'Boti' García Rodrigo, de la FELGT.
'Boti' García Rodrigo, de la FELGT. (Foto: Archivo)

En 2005 se legalizó en España el matrimonio homosexual.

Desde entonces y hasta finales de febrero el Ministerio de Justicia había contabilizado más de 2.700 uniones entre personas del mismo sexo y con iguales derechos que los heterosexuales.

No hace mucho, sin embargo, lo normal era considerar al homosexual como un enfermo.

Hace 17 años, la Organización Mundial de la Salud (OMS) eliminó la homosexualidad de su lista de trastornos mentales. Por este  motivo, ayer se celebró el Día Internacional contra la Homofobia.

Hasta 85 países miembros de las Naciones Unidas castigan la homosexualidad como un crimen, según un informe de la Asociación Internacional de Gays y Lesbianas (ILGA).

En Arabia Saudí, Emiratos Árabes Unidos, Irán, Mauritania, Nigeria, Somalia, Sudán o Yemen el castigo es la muerte.

Y en Guyana, Malasia, Nicaragua, la India y buena parte de África se paga con la cárcel.

En varias ocasiones, el Comité de Derechos Humanos de la ONU ha declarado que estas leyes violan el derecho internacional.

Además, la Organización Internacional del Trabajo (OIT) habló hace semanas de la orientación sexual como un factor emergente de discriminación laboral.

De criminales a ciudadanos

Dos leyes castigaron la homosexualidad durante la etapa del franquismo: la Ley de Vagos y Maleantes (1954) y  la Ley de Peligrosidad y Rehabilitación Social (1970).

En aquella época, los homosexuales eran internados en cárceles especiales o campos de trabajo. Tras años de lucha, en 2005 fue aprobada la ley que permitía el matrimonio entre personas del mismo sexo.

Testigos de un cambio lento

‘Boti’ García Rodrigo. Federación Estatal Lesbianas Gays y Transexuales.

"Fuimos invisibles durante muchos años en este país"

"Pertenezco a una generación de gays y lesbianas que ha vivido la marginación y el desprecio, sobre todo durante el franquismo.
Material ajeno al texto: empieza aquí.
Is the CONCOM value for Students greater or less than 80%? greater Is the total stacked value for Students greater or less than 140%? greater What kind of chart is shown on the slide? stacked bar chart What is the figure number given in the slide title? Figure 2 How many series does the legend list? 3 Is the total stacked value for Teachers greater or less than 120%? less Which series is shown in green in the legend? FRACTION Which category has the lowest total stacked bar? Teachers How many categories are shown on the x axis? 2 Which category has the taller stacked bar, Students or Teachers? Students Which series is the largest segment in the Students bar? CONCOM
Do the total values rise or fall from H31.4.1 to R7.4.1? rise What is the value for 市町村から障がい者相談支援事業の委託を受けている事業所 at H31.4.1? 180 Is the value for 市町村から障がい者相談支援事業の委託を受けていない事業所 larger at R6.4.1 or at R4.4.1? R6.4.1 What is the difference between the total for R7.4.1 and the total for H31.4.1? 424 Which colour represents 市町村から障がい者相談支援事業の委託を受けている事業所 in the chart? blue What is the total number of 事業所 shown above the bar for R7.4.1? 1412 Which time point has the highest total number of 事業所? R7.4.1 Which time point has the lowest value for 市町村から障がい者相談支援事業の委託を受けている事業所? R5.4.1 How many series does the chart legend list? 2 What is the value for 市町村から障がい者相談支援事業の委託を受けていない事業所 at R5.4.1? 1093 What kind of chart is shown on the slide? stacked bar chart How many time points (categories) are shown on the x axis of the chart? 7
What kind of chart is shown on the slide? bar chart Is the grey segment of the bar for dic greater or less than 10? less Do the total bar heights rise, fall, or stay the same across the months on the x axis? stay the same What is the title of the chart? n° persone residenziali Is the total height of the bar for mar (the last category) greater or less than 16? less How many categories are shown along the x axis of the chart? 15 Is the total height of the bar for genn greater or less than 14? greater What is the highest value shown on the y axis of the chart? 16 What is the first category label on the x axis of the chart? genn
En el caso de las lesbianas era aún peor, porque éramos invisibles. No existíamos ni siquiera para ser reprimidas.

De hecho, el Partido Comunista fue legal antes que las asociaciones homosexuales. Después de 30 años, en 2007 conseguimos que se nos reconociera como sujetos de pleno derecho.

Ahora somos un país receptivo y abierto a la diversidad. Pero aún queda lucha por delante y no pararemos hasta desterrar de la sociedad la frase de ‘maricón el último’".

Juan Álvaro García. Asesor fiscal.

"Pensaba que estábamos mejor vistos"

"Cuando no nos dejaron celebrar el banquete de boda en un restaurante de Madrid por ser homosexuales me di cuenta de que igual no estábamos tan bien vistos como yo pensaba.

Puede que el entorno en el que me muevo de universitarios y gente del arte me diera una visión de la sociedad más abierta de lo que es en verdad.

Yo pienso que a nadie le debe importar mi vida sexual, que no es más que un aspecto del ámbito privado. Sin embargo, la discriminación sigue existiendo y te la hacen sentir.

Pienso que aún hay que hacer una gran labor en el ámbito de la educación, desde las escuelas, con las películas o la literatura".